Diagnosing cognition
The diagnostic framework of APS also clarifies how cognition can be empirically identified. Cognition is not inferred from behavioural complexity or adaptive success, but from the organisation of evaluative activity.
A system exhibits cognition only when its evaluative organisation is structured with counterfactual depth. This can be assessed by examining how the system responds under perturbation, not only in terms of immediate regulation, but in relation to temporally extended and integrated activity.
Four interdependent conditions must be satisfied:
- integrated evaluation, where multiple viability-relevant constraints are coordinated
- context sensitivity, where responses depend on the state of the system
- temporal depth, where present activity is shaped by past or possible conditions
- cross-scale coordination, where local processes and system-wide organisation are reciprocally linked
These conditions are not independently sufficient. Only when they are jointly satisfied does evaluative activity extend beyond the immediate present in a way that supports cognition.

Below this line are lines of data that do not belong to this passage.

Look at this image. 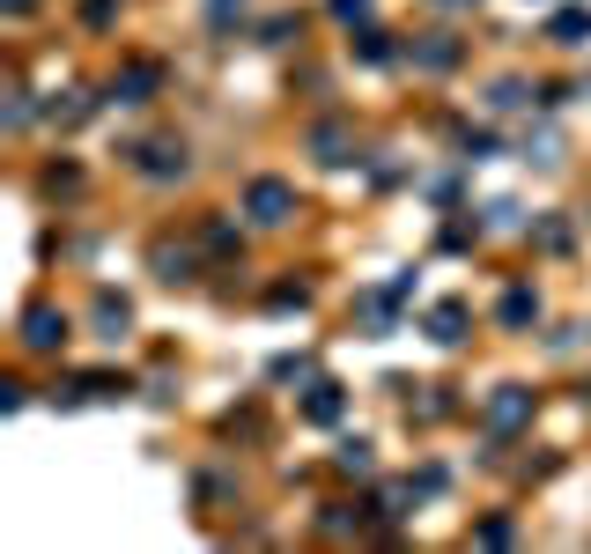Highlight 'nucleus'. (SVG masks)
Segmentation results:
<instances>
[{
	"label": "nucleus",
	"mask_w": 591,
	"mask_h": 554,
	"mask_svg": "<svg viewBox=\"0 0 591 554\" xmlns=\"http://www.w3.org/2000/svg\"><path fill=\"white\" fill-rule=\"evenodd\" d=\"M244 215H252L259 229H281L296 215V185H281V178H252V193H244Z\"/></svg>",
	"instance_id": "nucleus-1"
},
{
	"label": "nucleus",
	"mask_w": 591,
	"mask_h": 554,
	"mask_svg": "<svg viewBox=\"0 0 591 554\" xmlns=\"http://www.w3.org/2000/svg\"><path fill=\"white\" fill-rule=\"evenodd\" d=\"M133 156H141L148 178H185V141H141Z\"/></svg>",
	"instance_id": "nucleus-2"
},
{
	"label": "nucleus",
	"mask_w": 591,
	"mask_h": 554,
	"mask_svg": "<svg viewBox=\"0 0 591 554\" xmlns=\"http://www.w3.org/2000/svg\"><path fill=\"white\" fill-rule=\"evenodd\" d=\"M311 156H318V163H348V156H355V133L340 126V119L311 126Z\"/></svg>",
	"instance_id": "nucleus-3"
},
{
	"label": "nucleus",
	"mask_w": 591,
	"mask_h": 554,
	"mask_svg": "<svg viewBox=\"0 0 591 554\" xmlns=\"http://www.w3.org/2000/svg\"><path fill=\"white\" fill-rule=\"evenodd\" d=\"M67 340V318L60 311H45V303H37V311L23 318V348H60Z\"/></svg>",
	"instance_id": "nucleus-4"
},
{
	"label": "nucleus",
	"mask_w": 591,
	"mask_h": 554,
	"mask_svg": "<svg viewBox=\"0 0 591 554\" xmlns=\"http://www.w3.org/2000/svg\"><path fill=\"white\" fill-rule=\"evenodd\" d=\"M525 414H532V392H518V385H503L488 399V429H518Z\"/></svg>",
	"instance_id": "nucleus-5"
},
{
	"label": "nucleus",
	"mask_w": 591,
	"mask_h": 554,
	"mask_svg": "<svg viewBox=\"0 0 591 554\" xmlns=\"http://www.w3.org/2000/svg\"><path fill=\"white\" fill-rule=\"evenodd\" d=\"M156 82H163V67H148V60H141V67H126L119 82H111V97H119V104H141Z\"/></svg>",
	"instance_id": "nucleus-6"
},
{
	"label": "nucleus",
	"mask_w": 591,
	"mask_h": 554,
	"mask_svg": "<svg viewBox=\"0 0 591 554\" xmlns=\"http://www.w3.org/2000/svg\"><path fill=\"white\" fill-rule=\"evenodd\" d=\"M429 340H444V348L466 340V303H436V311H429Z\"/></svg>",
	"instance_id": "nucleus-7"
},
{
	"label": "nucleus",
	"mask_w": 591,
	"mask_h": 554,
	"mask_svg": "<svg viewBox=\"0 0 591 554\" xmlns=\"http://www.w3.org/2000/svg\"><path fill=\"white\" fill-rule=\"evenodd\" d=\"M547 37H555V45H584V37H591V15L569 8V15H555V30H547Z\"/></svg>",
	"instance_id": "nucleus-8"
},
{
	"label": "nucleus",
	"mask_w": 591,
	"mask_h": 554,
	"mask_svg": "<svg viewBox=\"0 0 591 554\" xmlns=\"http://www.w3.org/2000/svg\"><path fill=\"white\" fill-rule=\"evenodd\" d=\"M97 326H104V340H119V333L133 326V311H126L119 296H97Z\"/></svg>",
	"instance_id": "nucleus-9"
},
{
	"label": "nucleus",
	"mask_w": 591,
	"mask_h": 554,
	"mask_svg": "<svg viewBox=\"0 0 591 554\" xmlns=\"http://www.w3.org/2000/svg\"><path fill=\"white\" fill-rule=\"evenodd\" d=\"M414 60H422V67H436V74H444L451 60H459V45H451V37H429V45H414Z\"/></svg>",
	"instance_id": "nucleus-10"
},
{
	"label": "nucleus",
	"mask_w": 591,
	"mask_h": 554,
	"mask_svg": "<svg viewBox=\"0 0 591 554\" xmlns=\"http://www.w3.org/2000/svg\"><path fill=\"white\" fill-rule=\"evenodd\" d=\"M532 318H540V303H532L525 289H510L503 296V326H532Z\"/></svg>",
	"instance_id": "nucleus-11"
},
{
	"label": "nucleus",
	"mask_w": 591,
	"mask_h": 554,
	"mask_svg": "<svg viewBox=\"0 0 591 554\" xmlns=\"http://www.w3.org/2000/svg\"><path fill=\"white\" fill-rule=\"evenodd\" d=\"M303 414H311V422H340V385H318V392H311V407H303Z\"/></svg>",
	"instance_id": "nucleus-12"
},
{
	"label": "nucleus",
	"mask_w": 591,
	"mask_h": 554,
	"mask_svg": "<svg viewBox=\"0 0 591 554\" xmlns=\"http://www.w3.org/2000/svg\"><path fill=\"white\" fill-rule=\"evenodd\" d=\"M488 104H495V111H518V104H532V89H525V82H495Z\"/></svg>",
	"instance_id": "nucleus-13"
},
{
	"label": "nucleus",
	"mask_w": 591,
	"mask_h": 554,
	"mask_svg": "<svg viewBox=\"0 0 591 554\" xmlns=\"http://www.w3.org/2000/svg\"><path fill=\"white\" fill-rule=\"evenodd\" d=\"M355 52H362V60H370V67H385V60H392V45H385V30H362V45H355Z\"/></svg>",
	"instance_id": "nucleus-14"
},
{
	"label": "nucleus",
	"mask_w": 591,
	"mask_h": 554,
	"mask_svg": "<svg viewBox=\"0 0 591 554\" xmlns=\"http://www.w3.org/2000/svg\"><path fill=\"white\" fill-rule=\"evenodd\" d=\"M340 473H370V444H355V436H348V444H340Z\"/></svg>",
	"instance_id": "nucleus-15"
},
{
	"label": "nucleus",
	"mask_w": 591,
	"mask_h": 554,
	"mask_svg": "<svg viewBox=\"0 0 591 554\" xmlns=\"http://www.w3.org/2000/svg\"><path fill=\"white\" fill-rule=\"evenodd\" d=\"M156 266H163V281H185V266H193V259L170 252V244H156Z\"/></svg>",
	"instance_id": "nucleus-16"
},
{
	"label": "nucleus",
	"mask_w": 591,
	"mask_h": 554,
	"mask_svg": "<svg viewBox=\"0 0 591 554\" xmlns=\"http://www.w3.org/2000/svg\"><path fill=\"white\" fill-rule=\"evenodd\" d=\"M333 15H340V23H355V15H370V0H333Z\"/></svg>",
	"instance_id": "nucleus-17"
},
{
	"label": "nucleus",
	"mask_w": 591,
	"mask_h": 554,
	"mask_svg": "<svg viewBox=\"0 0 591 554\" xmlns=\"http://www.w3.org/2000/svg\"><path fill=\"white\" fill-rule=\"evenodd\" d=\"M436 8H466V0H436Z\"/></svg>",
	"instance_id": "nucleus-18"
}]
</instances>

Under perturbation, cognitive systems exhibit responses that reflect this organisation. Their activity cannot be explained solely by immediate stimulus–response coupling, but shows evidence of integration across time and scale. Non-cognitive systems, by contrast, may regulate effectively but remain tightly coupled to present conditions.
Diagnostics therefore provides a principled basis for distinguishing cognitive from non-cognitive systems. Cognition is identified not by what a system appears to do, but by how its organisation is structured and how that structure is revealed under perturbation.
From Framework to Method
Through diagnostics, APS becomes more than a conceptual framework—it becomes a methodological approach.
It provides:
- a way to test claims about biological organisation
- a basis for distinguishing functional from incidental processes
- a framework for integrating data across domains
- a criterion for evaluating competing explanations
This does not replace existing experimental methods. Instead, it clarifies how their results should be interpreted in relation to the organisation of living systems.
Empirical Tractability
By grounding evaluation in perturbation and viability, APS makes biological explanation empirically tractable.
Claims about agency, function, or organisation are no longer interpretive overlays. They are hypotheses about how systems will respond when their organisation is challenged.
This point can be stated more directly:
To test biological explanation in APS is to test how systems sustain or fail to sustain their own viability under perturbation.
This provides a direct link between conceptual claims and observable outcomes.
Key Points
- APS diagnostics evaluates the organisational roles that sustain viability.
- Perturbation is the primary method for probing viability-oriented organisation.
- Viability provides the intrinsic criterion for biological evaluation.
- Organisational causation is revealed through system-level responses to disruption.
- Biological systems exhibit gradients of viability and normativity rather than binary states.
- APS becomes empirically tractable by linking explanation to perturbation-based evaluation.